Jonathan divides his time managing and developing products – listening to customers, with a view to understanding the challenges they face, and creating the products they need to succeed.
This approach is exemplified by the development of solutions for seawater intake – the SWILINE range of hoses. Seawater intake hoses are used to bring cold water onto floating production platforms, such as FPSO or FLNG. Both platforms require huge quantities of cold water to absorb the heat generated in their operations. This is particularly vital for FLNG platforms, which need as much as a staggering 40,000 cubic metres of water per hour to absorb the calories exhausted when LNG is compressed and liquefied. This requires large hoses with high flow rates, which must then operate for up to 25 years in some cases.

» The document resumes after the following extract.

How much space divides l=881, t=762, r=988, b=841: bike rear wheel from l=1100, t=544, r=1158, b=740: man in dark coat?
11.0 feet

Installing these hoses presents a unique challenge. The standard method is for the hoses to be constructed beside the hull of the vessel, using a temporary clamp. The hoses are then clamped together, and fitted to a spool piece, before being lowered into the water, flooded, and then submerged. Divers then tighten bolts to connect the hose to the platform.
This technique is not untypical and offers simplicity from a capex point of view, however when it comes to maintenance, the need to use divers each time makes this method particularly capex-intense – particularly when maintenance is required and the hose must be detached from the platform.
An alternative method is to create a seawater intake hose that doesn’t require the need for a diver to install. In this instance, the hose is installed via a caisson – a steel pipe – either through the hull or just outside the hull. Each section of the hose is inserted into the caisson, and then clamped together as the hose is lowered by a crane into the water. The first off hose is connected to a riser head, which can be latched into place with a hydraulic jack and manual pump – meaning that there is no need for any assistance from divers. This configuration is now increasingly popular, and has been put into use by major oil companies such as Statoil.
In this diverless solution requires exact engineering precision. Tolerances of 0.1-0.2mm are needed to maintain a minimal gap between the riser head and the caisson, to minimise the relative movement that causes wear and tear over the years. This kind of highly technical engineering is where Jonathan and his team come in; enabling the product to function optimally for extended periods of time, reducing the need for maintenance and the opex associated with it.
At Trelleborg, our experts understand that context is important, and work closely with our customers and partners to constantly innovate and find new ways of doing things.